■ Study material
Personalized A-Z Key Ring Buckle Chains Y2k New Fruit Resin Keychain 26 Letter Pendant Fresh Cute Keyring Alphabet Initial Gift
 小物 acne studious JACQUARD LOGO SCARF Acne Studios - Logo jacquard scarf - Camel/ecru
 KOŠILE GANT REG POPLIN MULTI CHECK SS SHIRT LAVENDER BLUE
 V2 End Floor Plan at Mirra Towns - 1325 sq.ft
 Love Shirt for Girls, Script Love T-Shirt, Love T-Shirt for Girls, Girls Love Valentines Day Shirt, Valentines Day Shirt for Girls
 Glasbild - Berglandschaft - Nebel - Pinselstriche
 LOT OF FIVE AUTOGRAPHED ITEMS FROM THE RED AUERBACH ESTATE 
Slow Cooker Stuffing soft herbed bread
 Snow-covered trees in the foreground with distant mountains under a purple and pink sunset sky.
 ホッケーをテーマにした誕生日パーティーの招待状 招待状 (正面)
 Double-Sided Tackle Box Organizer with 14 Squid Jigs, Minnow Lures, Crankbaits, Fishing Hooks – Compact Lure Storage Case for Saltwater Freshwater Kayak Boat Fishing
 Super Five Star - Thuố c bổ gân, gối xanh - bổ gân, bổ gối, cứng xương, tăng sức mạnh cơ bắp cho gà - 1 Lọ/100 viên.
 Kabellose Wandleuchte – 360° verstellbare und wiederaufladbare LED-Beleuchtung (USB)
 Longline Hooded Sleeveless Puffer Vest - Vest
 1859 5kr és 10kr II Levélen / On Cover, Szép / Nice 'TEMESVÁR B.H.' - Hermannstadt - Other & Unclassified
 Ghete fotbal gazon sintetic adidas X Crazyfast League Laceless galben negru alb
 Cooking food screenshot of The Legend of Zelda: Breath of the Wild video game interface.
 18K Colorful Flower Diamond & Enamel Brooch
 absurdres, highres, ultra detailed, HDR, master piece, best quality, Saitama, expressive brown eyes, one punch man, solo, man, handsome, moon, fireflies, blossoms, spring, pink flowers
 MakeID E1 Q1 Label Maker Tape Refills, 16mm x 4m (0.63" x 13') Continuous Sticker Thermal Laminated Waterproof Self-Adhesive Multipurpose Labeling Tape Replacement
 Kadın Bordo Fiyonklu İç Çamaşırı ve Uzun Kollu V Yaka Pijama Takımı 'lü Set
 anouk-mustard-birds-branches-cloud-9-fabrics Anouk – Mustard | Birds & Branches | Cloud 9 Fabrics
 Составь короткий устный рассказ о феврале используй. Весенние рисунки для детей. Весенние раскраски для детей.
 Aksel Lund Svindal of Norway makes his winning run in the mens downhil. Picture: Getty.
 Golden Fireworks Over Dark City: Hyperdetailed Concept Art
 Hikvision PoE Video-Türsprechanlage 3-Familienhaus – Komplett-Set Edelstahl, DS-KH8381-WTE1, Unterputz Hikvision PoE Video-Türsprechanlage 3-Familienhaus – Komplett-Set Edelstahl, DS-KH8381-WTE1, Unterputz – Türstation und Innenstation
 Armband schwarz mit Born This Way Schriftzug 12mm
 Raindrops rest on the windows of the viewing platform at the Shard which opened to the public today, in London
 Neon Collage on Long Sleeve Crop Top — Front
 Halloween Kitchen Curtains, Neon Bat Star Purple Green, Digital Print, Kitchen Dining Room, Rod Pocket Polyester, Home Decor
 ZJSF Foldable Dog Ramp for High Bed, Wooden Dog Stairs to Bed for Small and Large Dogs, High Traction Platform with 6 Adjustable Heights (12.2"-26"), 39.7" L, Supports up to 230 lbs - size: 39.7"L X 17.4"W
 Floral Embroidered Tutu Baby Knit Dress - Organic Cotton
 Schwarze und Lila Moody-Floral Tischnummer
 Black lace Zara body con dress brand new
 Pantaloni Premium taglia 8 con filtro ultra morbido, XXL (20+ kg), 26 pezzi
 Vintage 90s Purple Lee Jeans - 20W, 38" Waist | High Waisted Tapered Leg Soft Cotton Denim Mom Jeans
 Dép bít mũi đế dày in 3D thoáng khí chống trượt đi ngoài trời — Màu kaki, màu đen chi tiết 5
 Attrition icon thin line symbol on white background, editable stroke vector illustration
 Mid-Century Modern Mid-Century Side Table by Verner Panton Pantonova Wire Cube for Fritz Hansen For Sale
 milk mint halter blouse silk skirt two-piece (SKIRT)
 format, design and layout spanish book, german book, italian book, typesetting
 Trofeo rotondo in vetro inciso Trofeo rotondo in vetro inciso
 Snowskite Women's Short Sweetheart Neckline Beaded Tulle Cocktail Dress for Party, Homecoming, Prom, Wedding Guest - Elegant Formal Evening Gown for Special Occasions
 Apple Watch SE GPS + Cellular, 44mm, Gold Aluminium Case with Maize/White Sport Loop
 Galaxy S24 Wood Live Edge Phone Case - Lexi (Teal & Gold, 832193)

■ Work task
Write an exact transcription of every entry above.

■ Result of the exercise
Personalized A-Z Key Ring Buckle Chains Y2k New Fruit Resin Keychain 26 Letter Pendant Fresh Cute Keyring Alphabet Initial Gift
 小物 acne studious JACQUARD LOGO SCARF Acne Studios - Logo jacquard scarf - Camel/ecru
 KOŠILE GANT REG POPLIN MULTI CHECK SS SHIRT LAVENDER BLUE
 V2 End Floor Plan at Mirra Towns - 1325 sq.ft
 Love Shirt for Girls, Script Love T-Shirt, Love T-Shirt for Girls, Girls Love Valentines Day Shirt, Valentines Day Shirt for Girls
 Glasbild - Berglandschaft - Nebel - Pinselstriche
 LOT OF FIVE AUTOGRAPHED ITEMS FROM THE RED AUERBACH ESTATE 
Slow Cooker Stuffing soft herbed bread
 Snow-covered trees in the foreground with distant mountains under a purple and pink sunset sky.
 ホッケーをテーマにした誕生日パーティーの招待状 招待状 (正面)
 Double-Sided Tackle Box Organizer with 14 Squid Jigs, Minnow Lures, Crankbaits, Fishing Hooks – Compact Lure Storage Case for Saltwater Freshwater Kayak Boat Fishing
 Super Five Star - Thuố c bổ gân, gối xanh - bổ gân, bổ gối, cứng xương, tăng sức mạnh cơ bắp cho gà - 1 Lọ/100 viên.
 Kabellose Wandleuchte – 360° verstellbare und wiederaufladbare LED-Beleuchtung (USB)
 Longline Hooded Sleeveless Puffer Vest - Vest
 1859 5kr és 10kr II Levélen / On Cover, Szép / Nice 'TEMESVÁR B.H.' - Hermannstadt - Other & Unclassified
 Ghete fotbal gazon sintetic adidas X Crazyfast League Laceless galben negru alb
 Cooking food screenshot of The Legend of Zelda: Breath of the Wild video game interface.
 18K Colorful Flower Diamond & Enamel Brooch
 absurdres, highres, ultra detailed, HDR, master piece, best quality, Saitama, expressive brown eyes, one punch man, solo, man, handsome, moon, fireflies, blossoms, spring, pink flowers
 MakeID E1 Q1 Label Maker Tape Refills, 16mm x 4m (0.63" x 13') Continuous Sticker Thermal Laminated Waterproof Self-Adhesive Multipurpose Labeling Tape Replacement
 Kadın Bordo Fiyonklu İç Çamaşırı ve Uzun Kollu V Yaka Pijama Takımı 'lü Set
 anouk-mustard-birds-branches-cloud-9-fabrics Anouk – Mustard | Birds & Branches | Cloud 9 Fabrics
 Составь короткий устный рассказ о феврале используй. Весенние рисунки для детей. Весенние раскраски для детей.
 Aksel Lund Svindal of Norway makes his winning run in the mens downhil. Picture: Getty.
 Golden Fireworks Over Dark City: Hyperdetailed Concept Art
 Hikvision PoE Video-Türsprechanlage 3-Familienhaus – Komplett-Set Edelstahl, DS-KH8381-WTE1, Unterputz Hikvision PoE Video-Türsprechanlage 3-Familienhaus – Komplett-Set Edelstahl, DS-KH8381-WTE1, Unterputz – Türstation und Innenstation
 Armband schwarz mit Born This Way Schriftzug 12mm
 Raindrops rest on the windows of the viewing platform at the Shard which opened to the public today, in London
 Neon Collage on Long Sleeve Crop Top — Front
 Halloween Kitchen Curtains, Neon Bat Star Purple Green, Digital Print, Kitchen Dining Room, Rod Pocket Polyester, Home Decor
 ZJSF Foldable Dog Ramp for High Bed, Wooden Dog Stairs to Bed for Small and Large Dogs, High Traction Platform with 6 Adjustable Heights (12.2"-26"), 39.7" L, Supports up to 230 lbs - size: 39.7"L X 17.4"W
 Floral Embroidered Tutu Baby Knit Dress - Organic Cotton
 Schwarze und Lila Moody-Floral Tischnummer
 Black lace Zara body con dress brand new
 Pantaloni Premium taglia 8 con filtro ultra morbido, XXL (20+ kg), 26 pezzi
 Vintage 90s Purple Lee Jeans - 20W, 38" Waist | High Waisted Tapered Leg Soft Cotton Denim Mom Jeans
 Dép bít mũi đế dày in 3D thoáng khí chống trượt đi ngoài trời — Màu kaki, màu đen chi tiết 5
 Attrition icon thin line symbol on white background, editable stroke vector illustration
 Mid-Century Modern Mid-Century Side Table by Verner Panton Pantonova Wire Cube for Fritz Hansen For Sale
 milk mint halter blouse silk skirt two-piece (SKIRT)
 format, design and layout spanish book, german book, italian book, typesetting
 Trofeo rotondo in vetro inciso Trofeo rotondo in vetro inciso
 Snowskite Women's Short Sweetheart Neckline Beaded Tulle Cocktail Dress for Party, Homecoming, Prom, Wedding Guest - Elegant Formal Evening Gown for Special Occasions
 Apple Watch SE GPS + Cellular, 44mm, Gold Aluminium Case with Maize/White Sport Loop
 Galaxy S24 Wood Live Edge Phone Case - Lexi (Teal & Gold, 832193)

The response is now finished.